» **Activity 1**:
For each statement, say whether it agrees with the text about Teven Jenkins, answering yes or no and quoting the deciding words of the text: (a) Jenkins was drafted by the Chicago Bears. (b) In high school, Jenkins played only football. (c) Jenkins was rated a four-star recruit.
» **Activity 2**:
According to the text about Teven Jenkins, which schools besides Oklahoma State offered him a place to play college football?
» **Activity 3**:
Duplicate the part of the text about Teven Jenkins that opens with the words containing "No. 78 – Cleveland" and closes with "Oklahoma State (2016–2020)".

No. 78 – Cleveland Browns
- Position: Guard
- Roster status: Active

Personal information
- Born: March 3, 1998 (age 28) Topeka, Kansas, U.S.
- Listed height: 6 ft 6 in (1.98 m)
- Listed weight: 321 lb (146 kg)

Career information
- High school: Topeka
- College: Oklahoma State (2016–2020)
- NFL draft: 2021: 2nd round, 39th overall pick

Career history
- Chicago Bears (2021–2024); Cleveland Browns (2025–present);

Awards and highlights
- First-team All-Big 12 (2020);

Career NFL statistics as of 2025
- Games played: 62
- Games started: 42
- Stats at Pro Football Reference

= Teven Jenkins =

American football player (born 1998)

Teven Bradlee Jenkins (born March 3, 1998) is an American professional football guard for the Cleveland Browns of the National Football League (NFL). He played college football for the Oklahoma State Cowboys and was selected by the Chicago Bears in the second round of the 2021 NFL draft.

==Early life==
Jenkins was born and grew up in Topeka, Kansas, and attended Topeka High School, where he played baseball, basketball and football. He was named All-State in his junior and senior seasons. Jenkins was rated a three-star recruit and committed to play college football at Oklahoma State over offers from Kansas State, Louisville, Missouri and Nebraska.

» **Supplied information**:
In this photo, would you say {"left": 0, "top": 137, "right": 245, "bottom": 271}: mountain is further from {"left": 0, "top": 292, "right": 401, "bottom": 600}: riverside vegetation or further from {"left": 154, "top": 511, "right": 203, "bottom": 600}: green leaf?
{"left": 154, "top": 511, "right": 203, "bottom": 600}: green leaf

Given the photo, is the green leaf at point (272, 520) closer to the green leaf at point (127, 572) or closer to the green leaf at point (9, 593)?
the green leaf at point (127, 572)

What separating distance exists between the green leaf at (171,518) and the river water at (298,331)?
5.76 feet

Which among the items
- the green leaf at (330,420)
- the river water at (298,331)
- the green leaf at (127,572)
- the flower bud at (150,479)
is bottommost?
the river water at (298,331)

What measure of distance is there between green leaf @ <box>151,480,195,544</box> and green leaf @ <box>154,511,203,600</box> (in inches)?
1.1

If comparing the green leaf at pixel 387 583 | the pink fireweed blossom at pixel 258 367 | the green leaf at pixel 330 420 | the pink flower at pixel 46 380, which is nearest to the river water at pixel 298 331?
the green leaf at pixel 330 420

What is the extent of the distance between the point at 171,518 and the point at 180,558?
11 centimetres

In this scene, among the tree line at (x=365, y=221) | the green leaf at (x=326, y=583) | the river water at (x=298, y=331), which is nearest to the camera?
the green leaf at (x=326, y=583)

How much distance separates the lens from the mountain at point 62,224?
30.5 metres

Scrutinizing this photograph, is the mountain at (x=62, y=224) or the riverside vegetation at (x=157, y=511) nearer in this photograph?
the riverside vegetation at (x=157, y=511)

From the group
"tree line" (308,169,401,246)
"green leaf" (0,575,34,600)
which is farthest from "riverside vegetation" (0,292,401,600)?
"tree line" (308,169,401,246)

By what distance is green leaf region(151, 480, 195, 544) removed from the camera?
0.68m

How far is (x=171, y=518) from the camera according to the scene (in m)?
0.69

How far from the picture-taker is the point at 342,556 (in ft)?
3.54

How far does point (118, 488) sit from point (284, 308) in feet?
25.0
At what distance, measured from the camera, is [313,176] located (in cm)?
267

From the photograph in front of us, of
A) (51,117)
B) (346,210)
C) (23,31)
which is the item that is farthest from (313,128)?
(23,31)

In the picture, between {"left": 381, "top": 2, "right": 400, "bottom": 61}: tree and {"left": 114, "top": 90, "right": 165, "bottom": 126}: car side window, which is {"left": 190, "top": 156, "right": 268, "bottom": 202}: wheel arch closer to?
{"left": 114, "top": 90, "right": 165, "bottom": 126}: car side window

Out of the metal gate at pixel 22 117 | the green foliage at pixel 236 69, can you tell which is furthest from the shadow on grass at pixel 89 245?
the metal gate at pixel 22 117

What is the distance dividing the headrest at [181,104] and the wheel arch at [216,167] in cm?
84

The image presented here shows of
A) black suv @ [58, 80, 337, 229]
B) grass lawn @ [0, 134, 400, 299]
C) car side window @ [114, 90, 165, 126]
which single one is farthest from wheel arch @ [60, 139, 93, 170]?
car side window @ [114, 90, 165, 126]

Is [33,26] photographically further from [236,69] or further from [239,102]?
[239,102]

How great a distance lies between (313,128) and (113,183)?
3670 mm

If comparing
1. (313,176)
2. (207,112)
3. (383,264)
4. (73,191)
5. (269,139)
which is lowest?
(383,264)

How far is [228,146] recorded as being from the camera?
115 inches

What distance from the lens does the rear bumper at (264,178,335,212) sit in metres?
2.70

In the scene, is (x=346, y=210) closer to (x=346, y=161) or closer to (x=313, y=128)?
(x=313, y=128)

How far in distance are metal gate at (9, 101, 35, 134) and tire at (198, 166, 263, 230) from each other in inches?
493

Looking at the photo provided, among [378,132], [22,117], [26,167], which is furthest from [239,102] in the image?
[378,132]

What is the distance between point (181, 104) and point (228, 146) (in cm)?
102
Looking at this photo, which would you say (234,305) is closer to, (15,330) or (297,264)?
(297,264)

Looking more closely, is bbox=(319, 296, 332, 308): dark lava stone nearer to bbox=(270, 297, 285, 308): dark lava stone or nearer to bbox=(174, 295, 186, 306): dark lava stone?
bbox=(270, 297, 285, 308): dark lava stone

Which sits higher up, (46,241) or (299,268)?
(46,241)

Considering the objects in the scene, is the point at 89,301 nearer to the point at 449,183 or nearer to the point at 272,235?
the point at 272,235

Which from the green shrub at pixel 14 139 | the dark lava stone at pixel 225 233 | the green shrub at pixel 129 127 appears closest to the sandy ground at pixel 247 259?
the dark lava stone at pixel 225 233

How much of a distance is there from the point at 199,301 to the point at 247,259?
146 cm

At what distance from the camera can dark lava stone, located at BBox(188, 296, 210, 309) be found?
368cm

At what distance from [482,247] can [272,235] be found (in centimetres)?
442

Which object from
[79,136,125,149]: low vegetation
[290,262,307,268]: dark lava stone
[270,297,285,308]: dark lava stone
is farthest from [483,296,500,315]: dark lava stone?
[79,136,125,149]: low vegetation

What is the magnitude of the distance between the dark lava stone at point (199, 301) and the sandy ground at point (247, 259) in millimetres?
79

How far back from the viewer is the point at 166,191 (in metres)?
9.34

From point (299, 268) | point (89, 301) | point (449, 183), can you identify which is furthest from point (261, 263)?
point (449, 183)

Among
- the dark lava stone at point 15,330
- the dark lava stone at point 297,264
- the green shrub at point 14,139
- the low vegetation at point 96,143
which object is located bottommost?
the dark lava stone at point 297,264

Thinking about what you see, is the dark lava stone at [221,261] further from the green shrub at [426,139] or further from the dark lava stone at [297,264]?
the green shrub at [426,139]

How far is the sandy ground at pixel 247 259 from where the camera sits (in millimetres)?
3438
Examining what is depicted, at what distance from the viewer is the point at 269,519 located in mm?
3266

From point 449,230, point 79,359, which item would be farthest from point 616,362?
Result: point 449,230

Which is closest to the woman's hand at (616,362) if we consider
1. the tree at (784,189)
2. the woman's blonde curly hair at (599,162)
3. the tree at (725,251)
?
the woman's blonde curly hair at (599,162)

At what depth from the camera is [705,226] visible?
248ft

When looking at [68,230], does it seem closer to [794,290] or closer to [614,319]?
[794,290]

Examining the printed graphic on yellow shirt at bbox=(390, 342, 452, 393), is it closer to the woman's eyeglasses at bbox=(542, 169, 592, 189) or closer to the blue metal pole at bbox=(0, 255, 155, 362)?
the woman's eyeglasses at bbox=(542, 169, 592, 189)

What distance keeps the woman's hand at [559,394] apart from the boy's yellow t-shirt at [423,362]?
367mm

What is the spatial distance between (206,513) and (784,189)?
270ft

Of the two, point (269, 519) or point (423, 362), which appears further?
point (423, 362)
---
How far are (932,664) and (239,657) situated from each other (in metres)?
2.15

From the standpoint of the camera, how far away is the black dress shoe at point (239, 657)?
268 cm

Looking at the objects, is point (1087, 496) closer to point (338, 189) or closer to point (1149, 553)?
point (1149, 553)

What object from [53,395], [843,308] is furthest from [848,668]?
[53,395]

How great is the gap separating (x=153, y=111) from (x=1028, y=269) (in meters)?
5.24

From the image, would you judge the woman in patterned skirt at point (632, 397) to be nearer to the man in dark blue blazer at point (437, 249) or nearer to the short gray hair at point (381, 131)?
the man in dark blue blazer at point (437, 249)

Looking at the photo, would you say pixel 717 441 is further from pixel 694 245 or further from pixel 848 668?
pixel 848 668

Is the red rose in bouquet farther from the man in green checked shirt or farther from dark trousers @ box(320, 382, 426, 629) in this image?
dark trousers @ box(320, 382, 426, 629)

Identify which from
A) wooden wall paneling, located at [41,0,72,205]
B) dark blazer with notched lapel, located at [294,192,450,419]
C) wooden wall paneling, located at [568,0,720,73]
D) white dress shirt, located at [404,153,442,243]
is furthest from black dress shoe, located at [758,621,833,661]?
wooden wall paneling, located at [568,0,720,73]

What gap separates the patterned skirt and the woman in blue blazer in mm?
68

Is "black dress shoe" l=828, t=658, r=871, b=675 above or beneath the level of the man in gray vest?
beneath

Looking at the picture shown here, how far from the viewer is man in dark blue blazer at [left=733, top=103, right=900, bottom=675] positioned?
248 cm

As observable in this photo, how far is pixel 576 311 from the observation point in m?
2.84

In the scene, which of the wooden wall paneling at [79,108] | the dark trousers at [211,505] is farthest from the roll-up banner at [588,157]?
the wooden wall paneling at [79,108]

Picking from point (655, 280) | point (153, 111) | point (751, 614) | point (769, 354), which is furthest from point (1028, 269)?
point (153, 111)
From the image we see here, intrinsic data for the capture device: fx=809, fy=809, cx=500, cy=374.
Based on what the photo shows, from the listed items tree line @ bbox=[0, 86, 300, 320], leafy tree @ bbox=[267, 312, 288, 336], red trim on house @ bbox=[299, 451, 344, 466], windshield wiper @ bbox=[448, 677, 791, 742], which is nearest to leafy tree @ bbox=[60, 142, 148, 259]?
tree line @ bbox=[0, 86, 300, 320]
---
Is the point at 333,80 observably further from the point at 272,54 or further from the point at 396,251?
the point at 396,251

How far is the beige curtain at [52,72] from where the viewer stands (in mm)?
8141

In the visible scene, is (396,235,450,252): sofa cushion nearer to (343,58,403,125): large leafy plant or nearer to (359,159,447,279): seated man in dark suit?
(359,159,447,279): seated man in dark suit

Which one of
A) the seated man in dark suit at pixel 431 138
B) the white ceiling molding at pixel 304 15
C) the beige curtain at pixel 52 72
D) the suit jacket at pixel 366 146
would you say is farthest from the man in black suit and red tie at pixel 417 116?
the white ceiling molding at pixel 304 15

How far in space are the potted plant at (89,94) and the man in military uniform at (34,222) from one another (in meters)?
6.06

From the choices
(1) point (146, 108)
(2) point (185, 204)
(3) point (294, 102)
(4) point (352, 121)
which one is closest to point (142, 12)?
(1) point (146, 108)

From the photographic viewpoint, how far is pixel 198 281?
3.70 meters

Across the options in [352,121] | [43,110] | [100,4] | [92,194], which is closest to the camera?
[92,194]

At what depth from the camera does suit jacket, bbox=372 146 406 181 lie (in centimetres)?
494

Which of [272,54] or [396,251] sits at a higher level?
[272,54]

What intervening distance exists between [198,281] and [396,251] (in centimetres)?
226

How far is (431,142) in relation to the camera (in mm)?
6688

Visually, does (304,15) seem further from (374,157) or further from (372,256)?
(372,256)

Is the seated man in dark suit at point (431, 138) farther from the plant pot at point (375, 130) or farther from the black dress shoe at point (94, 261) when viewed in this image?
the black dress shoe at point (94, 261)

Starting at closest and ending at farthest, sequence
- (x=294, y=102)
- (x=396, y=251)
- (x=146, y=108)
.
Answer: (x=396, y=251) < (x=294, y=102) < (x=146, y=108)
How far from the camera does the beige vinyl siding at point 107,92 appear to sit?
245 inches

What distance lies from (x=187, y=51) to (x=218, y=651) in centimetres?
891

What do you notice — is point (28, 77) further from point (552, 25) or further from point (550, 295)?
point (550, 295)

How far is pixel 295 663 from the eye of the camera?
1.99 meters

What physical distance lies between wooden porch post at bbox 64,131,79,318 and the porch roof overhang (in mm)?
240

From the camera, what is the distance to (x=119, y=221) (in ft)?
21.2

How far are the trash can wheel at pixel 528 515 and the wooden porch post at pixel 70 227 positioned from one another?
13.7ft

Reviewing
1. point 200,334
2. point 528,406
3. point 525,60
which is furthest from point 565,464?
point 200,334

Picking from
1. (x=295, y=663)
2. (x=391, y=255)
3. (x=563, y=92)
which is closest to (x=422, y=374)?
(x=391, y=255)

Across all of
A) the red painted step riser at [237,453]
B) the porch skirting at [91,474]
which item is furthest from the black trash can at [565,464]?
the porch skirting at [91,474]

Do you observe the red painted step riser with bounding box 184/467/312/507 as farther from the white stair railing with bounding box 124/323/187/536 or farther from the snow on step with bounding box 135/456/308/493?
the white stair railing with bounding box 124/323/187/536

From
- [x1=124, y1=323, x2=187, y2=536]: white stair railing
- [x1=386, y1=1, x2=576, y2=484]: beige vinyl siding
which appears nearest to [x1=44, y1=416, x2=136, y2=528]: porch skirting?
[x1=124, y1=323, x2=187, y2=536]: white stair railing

» **Written reply 1**:
(a) Yes: "was selected by the Chicago Bears in the second round of the 2021 NFL draft"
(b) No: "where he played baseball, basketball and football"
(c) No: "Jenkins was rated a three-star recruit"

» **Written reply 2**:
Kansas State, Louisville, Missouri and Nebraska.

» **Written reply 3**:
No. 78 – Cleveland Browns
- Position: Guard
- Roster status: Active

Personal information
- Born: March 3, 1998 (age 28) Topeka, Kansas, U.S.
- Listed height: 6 ft 6 in (1.98 m)
- Listed weight: 321 lb (146 kg)

Career information
- High school: Topeka
- College: Oklahoma State (2016–2020)